Digital Art, building on conceptualism, embraced dematerialization and global accessibility. On Kawara's date paintings find contemporary equivalents in Twitter art bots that record daily data. Vito Acconci's performance art, often based on if/then conditions, aligns with computer pseudo-code. Casey Reas, inspired by LeWitt, has curated exhibitions where artist-programmers interpret instructions to create art. Early digital works like Christa Somerer's A-Volve (creatures in a simulated world) and Ken Finegold's If/Then (talking humanoid heads) explored AI metaphorically. Ben Rubin and Mark Hansen's Listening Post used big data and machine learning principles to analyze online phrases, while Lynn Hershman Leeson's CybeRoberta explored human-technology interaction without direct AI. David Rokeby's The Giver of Names, an interactive installation that "perceives" and describes objects, has evolved to incorporate what is AI with "Alien Intelligence." These works prepared the conceptual ground for metacreativity.

The Age of Metacreativity

Metacreativity, where creative processes extend beyond human production to include non-human systems, is now a reality. Demis Hassabis, founder of DeepMind, created AlphaGo not by programming it to play Go, but by writing a "meta-program" that could write the program to play Go. AlphaGo's victory over the world champion demonstrated this delegated creative labor.
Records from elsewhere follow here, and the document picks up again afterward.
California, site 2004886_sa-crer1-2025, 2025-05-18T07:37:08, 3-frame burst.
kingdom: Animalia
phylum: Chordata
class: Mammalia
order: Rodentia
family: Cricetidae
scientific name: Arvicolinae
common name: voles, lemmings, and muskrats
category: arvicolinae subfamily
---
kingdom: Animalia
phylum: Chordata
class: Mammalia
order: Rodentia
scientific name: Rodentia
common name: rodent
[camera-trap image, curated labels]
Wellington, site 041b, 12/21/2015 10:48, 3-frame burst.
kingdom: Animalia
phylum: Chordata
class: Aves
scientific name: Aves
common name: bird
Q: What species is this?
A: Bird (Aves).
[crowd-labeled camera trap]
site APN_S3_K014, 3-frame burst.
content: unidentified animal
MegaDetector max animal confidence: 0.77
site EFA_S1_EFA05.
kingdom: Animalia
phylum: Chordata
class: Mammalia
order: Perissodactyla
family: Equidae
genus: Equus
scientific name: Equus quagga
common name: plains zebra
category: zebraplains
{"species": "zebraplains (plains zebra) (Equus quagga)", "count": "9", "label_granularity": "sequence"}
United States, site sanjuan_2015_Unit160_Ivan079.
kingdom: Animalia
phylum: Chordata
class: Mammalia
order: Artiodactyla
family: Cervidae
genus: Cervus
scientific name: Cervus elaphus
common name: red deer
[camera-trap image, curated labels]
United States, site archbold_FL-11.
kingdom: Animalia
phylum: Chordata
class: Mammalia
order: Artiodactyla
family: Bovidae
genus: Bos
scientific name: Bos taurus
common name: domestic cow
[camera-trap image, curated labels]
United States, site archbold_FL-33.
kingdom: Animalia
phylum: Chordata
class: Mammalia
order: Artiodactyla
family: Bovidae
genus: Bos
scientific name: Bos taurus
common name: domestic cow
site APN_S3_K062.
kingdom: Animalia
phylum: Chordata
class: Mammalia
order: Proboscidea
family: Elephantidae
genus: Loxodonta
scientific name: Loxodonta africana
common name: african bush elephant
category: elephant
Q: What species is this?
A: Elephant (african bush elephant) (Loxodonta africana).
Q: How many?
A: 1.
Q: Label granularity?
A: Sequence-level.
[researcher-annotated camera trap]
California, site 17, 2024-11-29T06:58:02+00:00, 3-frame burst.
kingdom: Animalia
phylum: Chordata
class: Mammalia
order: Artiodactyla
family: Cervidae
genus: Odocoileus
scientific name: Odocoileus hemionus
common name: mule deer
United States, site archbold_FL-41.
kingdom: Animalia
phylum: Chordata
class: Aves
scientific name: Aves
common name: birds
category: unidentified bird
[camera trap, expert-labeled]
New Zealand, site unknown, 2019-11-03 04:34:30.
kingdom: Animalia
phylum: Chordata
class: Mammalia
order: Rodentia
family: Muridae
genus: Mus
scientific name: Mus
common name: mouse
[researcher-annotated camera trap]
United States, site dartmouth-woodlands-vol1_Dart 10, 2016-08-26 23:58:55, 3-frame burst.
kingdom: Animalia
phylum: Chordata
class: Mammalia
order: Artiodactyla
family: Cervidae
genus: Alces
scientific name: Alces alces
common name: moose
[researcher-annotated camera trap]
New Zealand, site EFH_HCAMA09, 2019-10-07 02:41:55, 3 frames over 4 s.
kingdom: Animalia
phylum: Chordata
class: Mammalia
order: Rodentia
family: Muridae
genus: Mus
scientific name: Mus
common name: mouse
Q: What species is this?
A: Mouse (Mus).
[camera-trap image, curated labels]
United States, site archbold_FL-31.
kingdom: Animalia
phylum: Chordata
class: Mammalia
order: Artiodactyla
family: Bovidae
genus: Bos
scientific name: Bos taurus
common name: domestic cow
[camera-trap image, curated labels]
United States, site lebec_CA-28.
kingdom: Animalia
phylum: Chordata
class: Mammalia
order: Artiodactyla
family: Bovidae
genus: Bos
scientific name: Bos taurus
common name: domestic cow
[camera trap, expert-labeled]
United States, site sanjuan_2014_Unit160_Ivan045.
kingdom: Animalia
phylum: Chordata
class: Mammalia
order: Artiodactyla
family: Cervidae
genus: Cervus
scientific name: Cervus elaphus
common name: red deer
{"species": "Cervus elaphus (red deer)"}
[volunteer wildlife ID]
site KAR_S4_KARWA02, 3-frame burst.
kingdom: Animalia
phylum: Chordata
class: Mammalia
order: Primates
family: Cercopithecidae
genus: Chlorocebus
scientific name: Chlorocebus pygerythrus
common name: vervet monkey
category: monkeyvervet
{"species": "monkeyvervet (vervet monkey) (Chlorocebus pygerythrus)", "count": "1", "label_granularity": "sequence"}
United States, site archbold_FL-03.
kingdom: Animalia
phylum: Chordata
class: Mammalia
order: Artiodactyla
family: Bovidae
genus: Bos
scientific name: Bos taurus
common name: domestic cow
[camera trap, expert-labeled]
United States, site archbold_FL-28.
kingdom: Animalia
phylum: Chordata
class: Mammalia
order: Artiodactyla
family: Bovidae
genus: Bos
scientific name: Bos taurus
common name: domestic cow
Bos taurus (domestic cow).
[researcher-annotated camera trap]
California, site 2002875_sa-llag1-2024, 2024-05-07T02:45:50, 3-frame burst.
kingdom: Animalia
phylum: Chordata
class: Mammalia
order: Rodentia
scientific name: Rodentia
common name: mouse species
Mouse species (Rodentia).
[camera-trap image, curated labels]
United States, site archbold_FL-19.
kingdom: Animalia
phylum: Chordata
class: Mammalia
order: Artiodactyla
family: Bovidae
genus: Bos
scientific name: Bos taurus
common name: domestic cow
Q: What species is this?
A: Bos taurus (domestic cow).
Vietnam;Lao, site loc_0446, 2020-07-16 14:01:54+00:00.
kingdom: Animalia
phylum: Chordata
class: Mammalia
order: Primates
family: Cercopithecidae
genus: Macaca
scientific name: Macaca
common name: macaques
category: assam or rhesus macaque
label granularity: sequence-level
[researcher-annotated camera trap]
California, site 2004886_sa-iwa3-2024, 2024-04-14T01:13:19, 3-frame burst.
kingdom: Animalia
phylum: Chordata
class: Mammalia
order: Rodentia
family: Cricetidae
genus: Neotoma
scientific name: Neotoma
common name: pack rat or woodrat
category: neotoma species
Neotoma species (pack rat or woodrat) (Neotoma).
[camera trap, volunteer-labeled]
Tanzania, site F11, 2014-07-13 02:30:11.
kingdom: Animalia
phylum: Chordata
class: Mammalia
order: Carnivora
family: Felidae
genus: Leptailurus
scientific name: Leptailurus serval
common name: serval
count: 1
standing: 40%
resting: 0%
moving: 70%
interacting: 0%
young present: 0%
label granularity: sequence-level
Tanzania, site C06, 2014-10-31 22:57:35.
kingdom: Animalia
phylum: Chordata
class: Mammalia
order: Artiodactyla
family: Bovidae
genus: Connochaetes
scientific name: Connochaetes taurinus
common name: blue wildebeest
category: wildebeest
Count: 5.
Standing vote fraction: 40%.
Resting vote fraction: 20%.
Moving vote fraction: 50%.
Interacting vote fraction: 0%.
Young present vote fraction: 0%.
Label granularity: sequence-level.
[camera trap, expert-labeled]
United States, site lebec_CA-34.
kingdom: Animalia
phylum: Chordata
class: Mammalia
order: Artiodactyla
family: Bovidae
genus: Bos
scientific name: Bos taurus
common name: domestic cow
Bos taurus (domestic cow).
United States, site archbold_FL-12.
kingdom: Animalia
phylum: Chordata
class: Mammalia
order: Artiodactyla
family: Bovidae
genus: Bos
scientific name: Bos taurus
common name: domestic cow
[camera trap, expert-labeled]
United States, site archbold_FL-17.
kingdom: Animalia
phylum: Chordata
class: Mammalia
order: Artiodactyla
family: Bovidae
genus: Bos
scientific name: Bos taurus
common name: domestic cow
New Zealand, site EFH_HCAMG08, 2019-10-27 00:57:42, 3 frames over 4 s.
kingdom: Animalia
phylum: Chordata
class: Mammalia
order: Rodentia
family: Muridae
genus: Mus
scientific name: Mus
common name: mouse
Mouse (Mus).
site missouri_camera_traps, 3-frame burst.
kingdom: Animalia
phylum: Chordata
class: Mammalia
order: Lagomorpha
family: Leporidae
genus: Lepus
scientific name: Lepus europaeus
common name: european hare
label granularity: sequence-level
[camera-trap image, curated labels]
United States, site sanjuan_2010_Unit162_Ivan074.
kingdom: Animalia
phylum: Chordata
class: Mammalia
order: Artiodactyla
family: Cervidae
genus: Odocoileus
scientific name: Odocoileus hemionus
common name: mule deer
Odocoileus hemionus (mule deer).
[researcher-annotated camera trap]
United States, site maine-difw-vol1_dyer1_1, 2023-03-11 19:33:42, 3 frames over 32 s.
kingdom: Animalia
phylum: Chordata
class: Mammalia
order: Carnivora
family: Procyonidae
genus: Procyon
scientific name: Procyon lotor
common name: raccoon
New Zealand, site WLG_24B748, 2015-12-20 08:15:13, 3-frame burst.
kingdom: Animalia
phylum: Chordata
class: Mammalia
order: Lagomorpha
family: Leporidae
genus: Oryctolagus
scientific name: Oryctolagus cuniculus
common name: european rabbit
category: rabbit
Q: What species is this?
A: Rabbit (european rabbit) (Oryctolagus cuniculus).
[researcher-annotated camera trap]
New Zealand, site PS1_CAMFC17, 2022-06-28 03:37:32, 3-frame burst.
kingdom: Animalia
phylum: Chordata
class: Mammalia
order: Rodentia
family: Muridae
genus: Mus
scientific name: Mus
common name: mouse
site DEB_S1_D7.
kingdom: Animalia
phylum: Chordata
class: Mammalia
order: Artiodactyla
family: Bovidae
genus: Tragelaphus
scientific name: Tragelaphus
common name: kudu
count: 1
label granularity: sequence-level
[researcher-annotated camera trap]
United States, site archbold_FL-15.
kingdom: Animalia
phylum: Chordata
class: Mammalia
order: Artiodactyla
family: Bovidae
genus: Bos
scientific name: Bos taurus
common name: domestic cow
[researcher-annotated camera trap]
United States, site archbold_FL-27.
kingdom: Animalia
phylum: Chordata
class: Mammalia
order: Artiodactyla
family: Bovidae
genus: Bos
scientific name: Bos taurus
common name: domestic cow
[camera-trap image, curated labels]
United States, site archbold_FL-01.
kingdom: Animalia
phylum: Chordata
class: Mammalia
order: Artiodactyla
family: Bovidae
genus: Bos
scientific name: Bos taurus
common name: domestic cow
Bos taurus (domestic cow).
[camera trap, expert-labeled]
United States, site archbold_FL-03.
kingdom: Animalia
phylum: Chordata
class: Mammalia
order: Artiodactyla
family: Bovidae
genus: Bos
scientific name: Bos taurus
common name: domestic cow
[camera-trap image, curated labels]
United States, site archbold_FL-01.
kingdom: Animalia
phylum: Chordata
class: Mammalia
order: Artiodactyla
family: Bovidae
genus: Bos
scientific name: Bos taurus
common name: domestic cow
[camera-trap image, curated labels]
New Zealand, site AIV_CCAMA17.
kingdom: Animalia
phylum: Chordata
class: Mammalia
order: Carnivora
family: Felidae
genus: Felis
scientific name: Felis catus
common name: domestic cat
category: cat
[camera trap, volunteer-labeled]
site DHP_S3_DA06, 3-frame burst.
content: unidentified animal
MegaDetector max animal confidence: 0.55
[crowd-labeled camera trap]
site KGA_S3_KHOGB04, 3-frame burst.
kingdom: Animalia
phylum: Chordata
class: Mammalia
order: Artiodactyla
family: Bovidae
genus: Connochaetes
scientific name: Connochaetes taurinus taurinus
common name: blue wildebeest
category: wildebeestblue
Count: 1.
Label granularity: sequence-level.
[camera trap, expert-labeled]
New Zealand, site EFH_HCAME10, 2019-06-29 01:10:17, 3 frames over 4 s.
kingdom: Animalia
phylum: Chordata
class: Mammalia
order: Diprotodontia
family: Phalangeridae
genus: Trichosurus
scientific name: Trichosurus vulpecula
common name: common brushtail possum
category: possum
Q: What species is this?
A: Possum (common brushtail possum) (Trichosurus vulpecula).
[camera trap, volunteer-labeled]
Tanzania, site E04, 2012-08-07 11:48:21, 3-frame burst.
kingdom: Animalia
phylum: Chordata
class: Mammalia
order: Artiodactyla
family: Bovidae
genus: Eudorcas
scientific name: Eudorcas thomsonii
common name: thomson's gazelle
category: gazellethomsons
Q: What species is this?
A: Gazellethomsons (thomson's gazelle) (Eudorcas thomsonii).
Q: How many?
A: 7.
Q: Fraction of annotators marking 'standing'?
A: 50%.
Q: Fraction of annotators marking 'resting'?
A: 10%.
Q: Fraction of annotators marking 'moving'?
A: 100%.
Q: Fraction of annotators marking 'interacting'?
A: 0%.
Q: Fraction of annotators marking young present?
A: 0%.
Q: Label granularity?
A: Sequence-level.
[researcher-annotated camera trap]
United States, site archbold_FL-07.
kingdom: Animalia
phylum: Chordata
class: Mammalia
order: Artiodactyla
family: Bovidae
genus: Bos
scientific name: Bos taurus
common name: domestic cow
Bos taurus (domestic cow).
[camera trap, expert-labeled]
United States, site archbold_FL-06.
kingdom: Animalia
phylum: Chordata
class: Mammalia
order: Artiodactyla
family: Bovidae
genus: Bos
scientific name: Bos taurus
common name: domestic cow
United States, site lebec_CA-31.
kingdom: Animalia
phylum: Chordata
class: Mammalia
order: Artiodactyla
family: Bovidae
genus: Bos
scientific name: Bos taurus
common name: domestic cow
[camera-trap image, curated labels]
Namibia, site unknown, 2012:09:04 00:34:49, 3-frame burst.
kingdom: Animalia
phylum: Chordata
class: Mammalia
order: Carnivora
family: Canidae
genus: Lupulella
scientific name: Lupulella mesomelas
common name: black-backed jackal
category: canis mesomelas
Today, generative AI tools like Deep Dream Generator and Instapainting offer filter-like options for image manipulation, though some critics like Memo Akten dismiss these as derivative. Akten himself, using Generative Adversarial Networks (GANs), pushes boundaries by feeding algorithms hundreds of images, allowing the algorithm to reshape and learn from them, as seen in Learning To See: We Are Made of Stardust 2. Golan Levin's Terrapattern uses machine learning to identify similar architectural or natural forms, delegating a time-consuming task to the machine. Adam Ferriss and Helena Sarin use GANs to extend photographic possibilities or enhance their own drawings, allowing the AI to make aesthetic decisions. Anna Ridler's Mosaic Virus even trains GANs to produce tulip images whose appearance fluctuates with Bitcoin's value, offering a critical commentary on historical speculation.

The Portrait of Edmond de Belamy by the Obvious collective, sold for a high price at Christie's, functions much like Duchamp's readymades. By appropriating code to produce "art-like" digital images, Obvious updates Duchamp's strategy for the digital age. Unlike Duchamp, who faced rejection, Obvious's work was readily embraced by the art establishment, illustrating how quickly the art world now assimilates challenges to its definitions. Even Banksy's self-shredding Girl with the Red Balloon only increased its value.

We are in a deeper state of "meta" not just in creation but also in consumption. Metacreativity represents a second-order simulation—a postsimulacrum—where artists delegate the creative process to machine learning algorithms. The artist no longer writes the art, but writes the framework for the AI to learn and create art. This raises constant questions of authorship and the future of creativity itself, as types of AI continue to blur the lines between human and machine ingenuity.